Hymn to the Reckless by Erin Fornoff
At a gas station: “slicks of oil tie-dye the puddles / in the concrete.” They “reflect the sun, / turn it wild, hold it in the cracked dips of the ground.” In the forest: “Look at a beech long enough, you want / to run your hands up its trunk like a lover.” Making moonshine: “We wait for a sunny day and begin early, / haul deep pots and propane up the hill / back where the rain-rubbed mountains meet.” Fornoff looks at the world—animate and inanimate—as pulsing, peculiar, worthy of attention. “I manufactured a kinship with the sea,” she writes in one poem: “It flirted. It tweaked my ankles.” Later, when “I fell over the rocks” into the sea, the water “pulled / into the moaning boil, it ignored me, / pounded my sinuses, churned.” Her vision is tempered by realism. “Politeness as identity is taxing.” Hymn to the Reckless moves between the poet’s native North Carolina and her home in Ireland, where she says “the light is different here.” It is from that distance that she looks at her home and wonders, with the weight of elegy, “If the future’s something we have to brace / ourselves against, can we find a space in the dark, / and life courage from the mess?”
The Cataracts by Raymond McDaniel
Often McDaniel’s narratives unfold from a word’s definition. Decimate, light, haven: “Is the name for the place of safety or refuge. // Though refuge from what is unclear, unspecified, // it matters in that the nature of a haven depends // on what you are fleeing from.” And on his lines go, spinning definition out into discovery.

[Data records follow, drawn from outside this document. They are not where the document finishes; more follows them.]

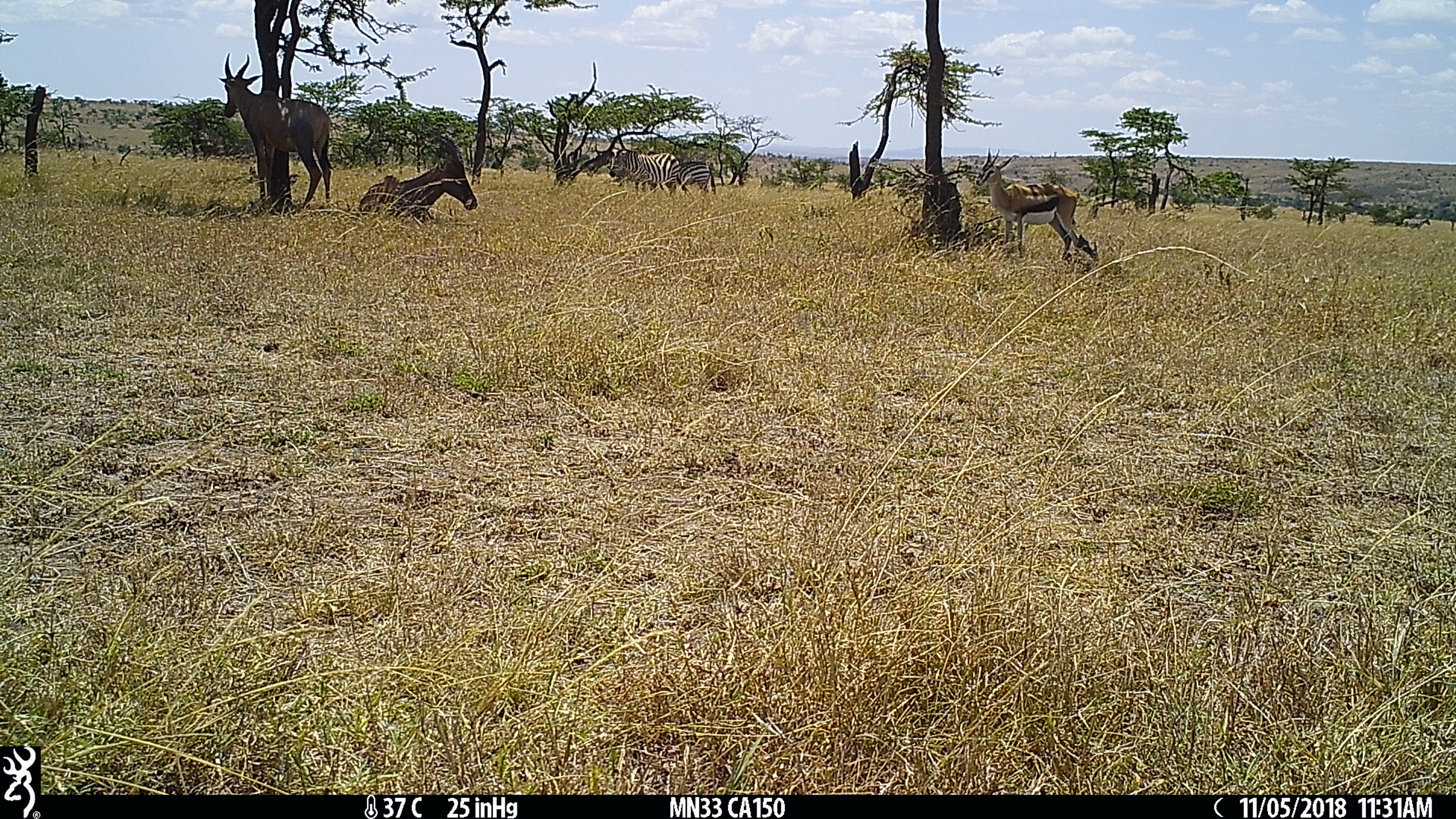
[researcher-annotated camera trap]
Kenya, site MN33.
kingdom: Animalia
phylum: Chordata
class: Mammalia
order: Artiodactyla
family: Bovidae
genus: Damaliscus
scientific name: Damaliscus lunatus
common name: topi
Topi (Damaliscus lunatus).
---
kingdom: Animalia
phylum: Chordata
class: Mammalia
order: Artiodactyla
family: Bovidae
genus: Eudorcas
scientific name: Eudorcas thomsonii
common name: thomon's gazelle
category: gazelle thomsons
Gazelle thomsons (thomon's gazelle) (Eudorcas thomsonii).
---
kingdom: Animalia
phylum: Chordata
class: Mammalia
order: Perissodactyla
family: Equidae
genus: Equus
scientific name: Equus quagga burchellii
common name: burchell's zebra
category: zebra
Zebra (burchell's zebra) (Equus quagga burchellii).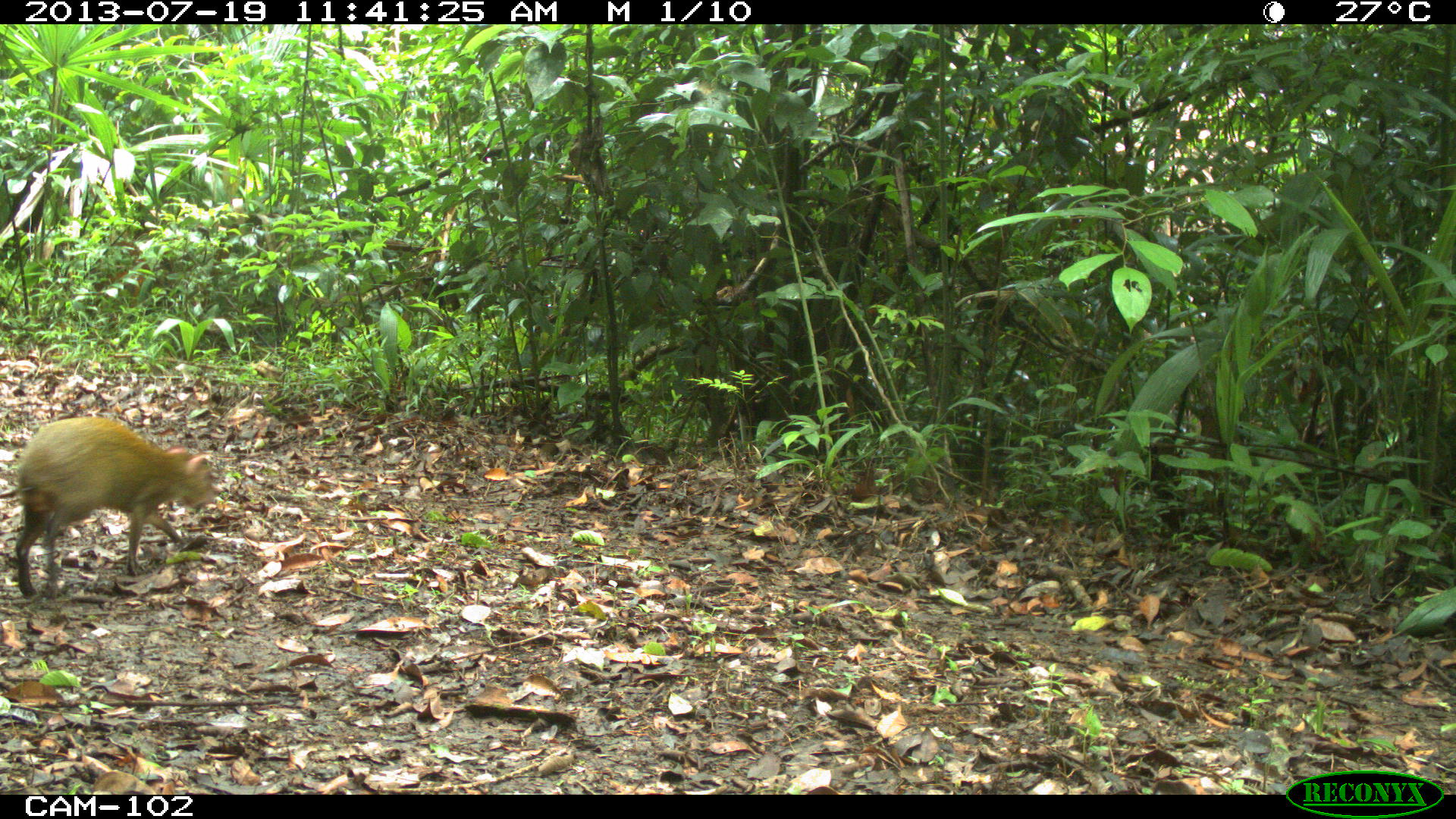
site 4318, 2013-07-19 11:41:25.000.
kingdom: Animalia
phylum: Chordata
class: Mammalia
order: Rodentia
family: Dasyproctidae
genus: Dasyprocta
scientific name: Dasyprocta punctata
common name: central american agouti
Dasyprocta punctata (central american agouti), count 1.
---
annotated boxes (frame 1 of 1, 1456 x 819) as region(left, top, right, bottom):
dasyprocta punctata: region(0, 414, 218, 596)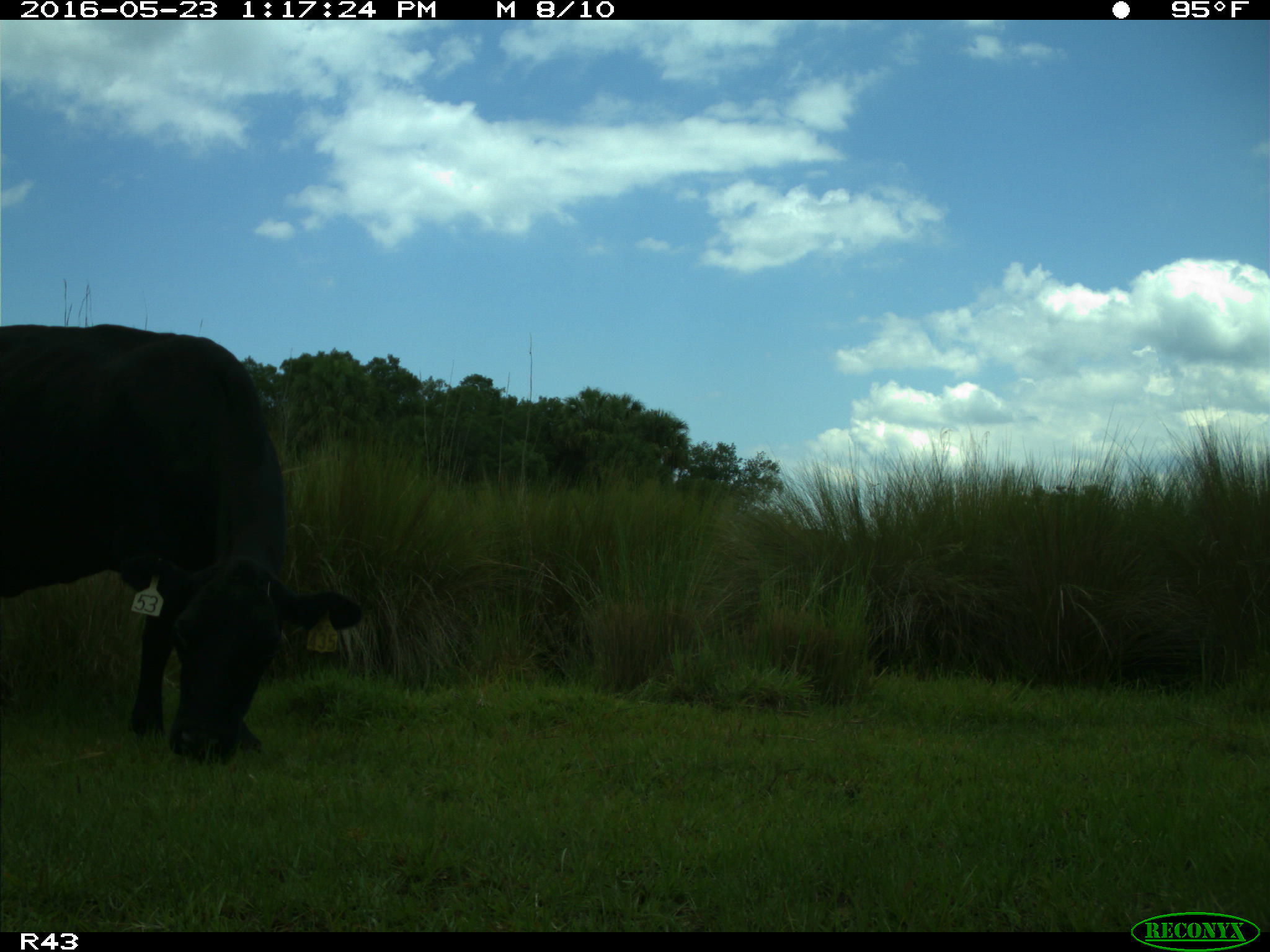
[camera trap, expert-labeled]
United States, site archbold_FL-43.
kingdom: Animalia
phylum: Chordata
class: Mammalia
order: Artiodactyla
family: Bovidae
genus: Bos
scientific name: Bos taurus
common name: domestic cow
Bos taurus (domestic cow).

This is a book of blurred vision, a theme imbued into the spaces between the lines, into the memories of the narrator—memories that feel like a game: “Do you know where you are, / if you know that wherever you are, / you are lost?” There are many mirrors in this book, light refracted, vision strained. In one long poem, the narrator speaks of his father’s cataracts: “because we were all broken by the cost of his having been broken.” His pain is a weight upon them, and years later, after his death, the narrator dreams of his father: “he said if you want to stare at the sun // and not go blind you look not at its light // but what it illuminates the world the moon // never the thing itself and always its reflection.” There’s a heavy sadness to this book—a strangely calming one—with a hint of resignation: “I want nothing, / not even to be free of desire.”